Não menos de diferença
há no MODO do agir. O Senhor permite a Satanás que seu servo seja afligido;
concede e entrega, para que os caldeus sejam impelidos por ele, a quem escolheu
por ministros para que executem isto. Satanás, por outro lado, com seus
aguilhões envenenados, espicaça o espírito depravado dos caldeus para que
perpetrem esta abominação; estes se arrojam furiosamente à injustiça e atrelam
e contaminam nessa perversidade a todos os seus membros.
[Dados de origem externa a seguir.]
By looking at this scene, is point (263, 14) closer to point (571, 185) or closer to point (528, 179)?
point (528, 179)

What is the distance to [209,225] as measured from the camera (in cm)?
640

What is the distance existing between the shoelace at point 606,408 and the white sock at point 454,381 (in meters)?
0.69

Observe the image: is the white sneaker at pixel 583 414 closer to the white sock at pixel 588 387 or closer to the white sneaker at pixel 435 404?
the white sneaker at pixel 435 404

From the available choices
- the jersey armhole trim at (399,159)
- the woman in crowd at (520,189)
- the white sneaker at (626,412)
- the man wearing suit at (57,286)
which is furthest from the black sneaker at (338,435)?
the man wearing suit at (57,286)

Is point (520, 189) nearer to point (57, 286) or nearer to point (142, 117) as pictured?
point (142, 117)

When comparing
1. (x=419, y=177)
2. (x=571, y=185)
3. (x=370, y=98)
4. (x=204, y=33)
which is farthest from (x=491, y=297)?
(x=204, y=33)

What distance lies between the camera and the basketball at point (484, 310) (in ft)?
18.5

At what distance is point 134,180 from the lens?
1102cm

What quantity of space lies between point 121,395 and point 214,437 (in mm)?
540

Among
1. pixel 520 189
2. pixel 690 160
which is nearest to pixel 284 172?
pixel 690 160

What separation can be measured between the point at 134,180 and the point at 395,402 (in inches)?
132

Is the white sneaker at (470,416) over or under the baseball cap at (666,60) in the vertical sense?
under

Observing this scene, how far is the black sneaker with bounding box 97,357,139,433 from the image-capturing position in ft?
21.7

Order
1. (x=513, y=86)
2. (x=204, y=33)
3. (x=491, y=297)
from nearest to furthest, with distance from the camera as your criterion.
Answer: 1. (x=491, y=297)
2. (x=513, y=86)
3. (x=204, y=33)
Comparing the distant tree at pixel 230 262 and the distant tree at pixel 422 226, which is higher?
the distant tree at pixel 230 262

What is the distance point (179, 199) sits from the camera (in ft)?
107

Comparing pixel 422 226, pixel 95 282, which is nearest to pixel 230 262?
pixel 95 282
Portanto, diz-se com
propriedade que Satanás age nos réprobos, nos quais exerce seu domínio, isto é,
o reino da iniqüidade.
Também se diz que Deus
opera, a seu modo, pelo que o próprio Satanás, como é instrumento de sua ira,
por seu arbítrio e império se verga para cá e para lá a executar-lhe os justos
juízos. Não estou aqui a considerar a operação universal de Deus, pela qual
todas as criaturas são daí sustentadas, portanto donde derivam a capacidade de
fazer tudo quanto fazem. Estou falando somente dessa operação especial que se
mostra em cada ato.
Logo, vemos que não é
absurdo atribuir o mesmo ato a Deus, a Satanás e ao homem; ao contrário, a
diversidade no PROPÓSITO e na MANEIRA faz com que reluza aqui, sem culpa, a justiça
de Deus; com seu opróbrio se manifeste a impiedade de Satanás e do homem.